───── Dataset entries ─────

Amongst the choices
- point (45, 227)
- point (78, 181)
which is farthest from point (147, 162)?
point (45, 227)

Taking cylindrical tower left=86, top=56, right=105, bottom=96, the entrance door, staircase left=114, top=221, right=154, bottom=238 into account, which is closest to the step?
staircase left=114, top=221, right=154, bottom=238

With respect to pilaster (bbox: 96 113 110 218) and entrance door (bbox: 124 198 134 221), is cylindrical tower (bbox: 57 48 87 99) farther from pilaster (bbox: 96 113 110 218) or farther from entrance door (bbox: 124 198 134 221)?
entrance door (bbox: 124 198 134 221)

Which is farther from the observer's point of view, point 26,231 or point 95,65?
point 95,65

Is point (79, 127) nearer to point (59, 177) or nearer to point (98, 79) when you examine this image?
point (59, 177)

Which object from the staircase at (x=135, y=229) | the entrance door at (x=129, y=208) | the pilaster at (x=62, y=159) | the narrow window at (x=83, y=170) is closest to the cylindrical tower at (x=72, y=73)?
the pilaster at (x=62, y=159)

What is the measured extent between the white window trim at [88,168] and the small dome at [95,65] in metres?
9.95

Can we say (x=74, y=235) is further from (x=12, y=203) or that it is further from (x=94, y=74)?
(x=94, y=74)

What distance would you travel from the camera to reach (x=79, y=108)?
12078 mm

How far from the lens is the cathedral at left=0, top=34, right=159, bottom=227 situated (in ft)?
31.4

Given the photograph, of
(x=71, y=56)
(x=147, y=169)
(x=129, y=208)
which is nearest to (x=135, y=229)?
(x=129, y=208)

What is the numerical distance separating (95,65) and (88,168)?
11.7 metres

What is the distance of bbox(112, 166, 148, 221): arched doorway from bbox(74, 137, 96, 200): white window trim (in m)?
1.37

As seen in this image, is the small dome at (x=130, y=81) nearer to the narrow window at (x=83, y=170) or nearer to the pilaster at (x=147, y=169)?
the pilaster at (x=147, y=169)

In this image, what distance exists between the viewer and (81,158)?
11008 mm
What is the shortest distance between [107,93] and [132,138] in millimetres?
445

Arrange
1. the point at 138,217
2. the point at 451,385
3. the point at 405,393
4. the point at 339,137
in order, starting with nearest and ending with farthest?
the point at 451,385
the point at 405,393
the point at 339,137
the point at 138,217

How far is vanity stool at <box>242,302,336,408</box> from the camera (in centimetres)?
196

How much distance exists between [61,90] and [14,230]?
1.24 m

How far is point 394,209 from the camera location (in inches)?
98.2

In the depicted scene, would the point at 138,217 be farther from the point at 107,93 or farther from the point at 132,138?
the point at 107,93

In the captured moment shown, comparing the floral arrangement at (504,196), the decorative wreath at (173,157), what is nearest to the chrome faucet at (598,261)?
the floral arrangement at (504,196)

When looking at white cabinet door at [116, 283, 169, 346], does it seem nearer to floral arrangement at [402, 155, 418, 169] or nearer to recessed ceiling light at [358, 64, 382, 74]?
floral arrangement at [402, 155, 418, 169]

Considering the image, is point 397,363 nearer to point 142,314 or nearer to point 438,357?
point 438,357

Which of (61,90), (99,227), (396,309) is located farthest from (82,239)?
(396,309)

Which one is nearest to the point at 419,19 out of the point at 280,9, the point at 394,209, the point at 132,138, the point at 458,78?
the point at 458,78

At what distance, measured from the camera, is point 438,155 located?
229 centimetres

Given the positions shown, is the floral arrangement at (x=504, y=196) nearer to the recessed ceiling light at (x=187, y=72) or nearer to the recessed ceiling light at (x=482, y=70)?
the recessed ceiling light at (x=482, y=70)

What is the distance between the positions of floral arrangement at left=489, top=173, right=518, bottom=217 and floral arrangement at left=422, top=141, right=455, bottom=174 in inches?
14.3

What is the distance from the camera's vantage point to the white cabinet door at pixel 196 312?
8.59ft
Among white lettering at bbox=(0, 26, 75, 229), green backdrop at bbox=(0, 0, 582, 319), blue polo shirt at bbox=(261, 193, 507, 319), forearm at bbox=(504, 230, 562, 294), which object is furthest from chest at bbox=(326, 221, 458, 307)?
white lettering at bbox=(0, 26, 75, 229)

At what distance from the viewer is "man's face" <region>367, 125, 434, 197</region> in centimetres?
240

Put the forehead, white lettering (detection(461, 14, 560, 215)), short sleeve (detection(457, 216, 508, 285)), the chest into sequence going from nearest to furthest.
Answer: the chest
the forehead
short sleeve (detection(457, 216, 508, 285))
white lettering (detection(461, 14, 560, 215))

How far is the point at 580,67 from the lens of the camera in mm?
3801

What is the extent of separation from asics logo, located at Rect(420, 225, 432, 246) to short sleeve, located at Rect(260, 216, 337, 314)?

─────

*Objective*.
Copy each line exactly, from the line containing "When looking at" down to the last line of the material, and no other lines.

*Full solution*.
When looking at white cabinet door at [116, 283, 169, 346], does it seem nearer to floral arrangement at [402, 155, 418, 169] or nearer to recessed ceiling light at [358, 64, 382, 74]?
floral arrangement at [402, 155, 418, 169]

Considering the image, is point 397,363 nearer to point 142,314 or nearer to point 438,357?
point 438,357

Which of (61,90), (99,227), (396,309) is located farthest from (82,239)?
(396,309)

Which one is nearest to the point at 419,19 out of the point at 280,9, the point at 394,209, the point at 132,138, the point at 458,78?
the point at 458,78

At what distance, measured from the camera, is point 438,155 located?
229 centimetres

Given the positions shown, is the floral arrangement at (x=504, y=196) nearer to the recessed ceiling light at (x=187, y=72) or nearer to the recessed ceiling light at (x=482, y=70)?
the recessed ceiling light at (x=482, y=70)

What is the distance between the positions of floral arrangement at left=489, top=173, right=518, bottom=217 and floral arrangement at left=422, top=141, right=455, bottom=174 in inches?
14.3

What is the distance from the camera's vantage point to the white cabinet door at pixel 196 312?
8.59ft
Among white lettering at bbox=(0, 26, 75, 229), green backdrop at bbox=(0, 0, 582, 319), blue polo shirt at bbox=(261, 193, 507, 319), forearm at bbox=(504, 230, 562, 294), which object is furthest from chest at bbox=(326, 221, 458, 307)?
white lettering at bbox=(0, 26, 75, 229)

At what distance from the viewer is "man's face" <region>367, 125, 434, 197</region> in centimetres?
240

Put the forehead, white lettering (detection(461, 14, 560, 215)), short sleeve (detection(457, 216, 508, 285)), the chest into sequence going from nearest to furthest.
Answer: the chest
the forehead
short sleeve (detection(457, 216, 508, 285))
white lettering (detection(461, 14, 560, 215))

How far is the point at 580,67 from the lens of the camera in mm?
3801

What is the extent of separation from asics logo, located at Rect(420, 225, 432, 246) to short sleeve, located at Rect(260, 216, 337, 314)?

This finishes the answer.